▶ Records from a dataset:

## Start

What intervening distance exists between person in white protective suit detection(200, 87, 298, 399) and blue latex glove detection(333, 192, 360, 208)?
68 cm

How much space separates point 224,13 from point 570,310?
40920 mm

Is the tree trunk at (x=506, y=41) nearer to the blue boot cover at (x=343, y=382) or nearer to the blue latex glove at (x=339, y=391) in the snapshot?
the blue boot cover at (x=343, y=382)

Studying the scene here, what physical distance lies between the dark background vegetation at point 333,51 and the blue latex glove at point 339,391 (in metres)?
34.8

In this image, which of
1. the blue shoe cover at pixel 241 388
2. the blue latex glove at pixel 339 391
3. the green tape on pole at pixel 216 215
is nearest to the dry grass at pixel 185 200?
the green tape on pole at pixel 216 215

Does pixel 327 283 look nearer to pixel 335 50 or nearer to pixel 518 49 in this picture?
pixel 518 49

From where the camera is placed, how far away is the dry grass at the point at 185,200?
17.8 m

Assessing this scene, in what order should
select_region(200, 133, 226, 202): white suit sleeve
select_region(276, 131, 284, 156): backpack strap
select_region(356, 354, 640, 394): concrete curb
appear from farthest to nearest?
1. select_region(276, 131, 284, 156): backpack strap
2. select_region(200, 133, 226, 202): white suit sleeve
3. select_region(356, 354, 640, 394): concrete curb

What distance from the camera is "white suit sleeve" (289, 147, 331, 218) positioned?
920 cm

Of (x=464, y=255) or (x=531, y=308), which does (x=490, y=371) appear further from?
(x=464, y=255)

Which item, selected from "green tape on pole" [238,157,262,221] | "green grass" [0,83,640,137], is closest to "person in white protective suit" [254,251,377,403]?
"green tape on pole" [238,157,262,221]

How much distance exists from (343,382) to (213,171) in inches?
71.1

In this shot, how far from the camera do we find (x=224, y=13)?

## End

▶ What needs to be done: Copy out every line of the data above without changing anything.

▶ Result of the task:
What intervening distance exists between person in white protective suit detection(200, 87, 298, 399) and blue latex glove detection(333, 192, 360, 208)?
68 cm

How much space separates point 224,13 from point 570,310?
40920 mm

Is the tree trunk at (x=506, y=41) nearer to the blue boot cover at (x=343, y=382) or nearer to the blue latex glove at (x=339, y=391) in the snapshot?
the blue boot cover at (x=343, y=382)

Studying the scene here, what physical distance lies between the dark background vegetation at point 333,51 and the blue latex glove at point 339,391 (in metres)?
34.8

In this image, which of
1. the blue shoe cover at pixel 241 388
2. the blue latex glove at pixel 339 391
3. the green tape on pole at pixel 216 215
is nearest to the dry grass at pixel 185 200?
the green tape on pole at pixel 216 215

Does pixel 327 283 look nearer to pixel 335 50 or nearer to pixel 518 49 in this picture?
pixel 518 49

From where the camera is placed, how far away is the dry grass at the point at 185,200?
17.8 m

Assessing this scene, in what order should
select_region(200, 133, 226, 202): white suit sleeve
select_region(276, 131, 284, 156): backpack strap
select_region(356, 354, 640, 394): concrete curb
appear from farthest to nearest?
1. select_region(276, 131, 284, 156): backpack strap
2. select_region(200, 133, 226, 202): white suit sleeve
3. select_region(356, 354, 640, 394): concrete curb

What distance from the camera is "white suit sleeve" (289, 147, 331, 218) positioned?
920 cm

Of (x=464, y=255) or (x=531, y=308), which does (x=490, y=371) appear further from?
(x=464, y=255)

Which item, selected from "green tape on pole" [238,157,262,221] | "green grass" [0,83,640,137], is closest to "person in white protective suit" [254,251,377,403]?
"green tape on pole" [238,157,262,221]

How much distance exists from (343,382) to (213,171) in inches?
71.1

In this shot, how far from the camera do we find (x=224, y=13)?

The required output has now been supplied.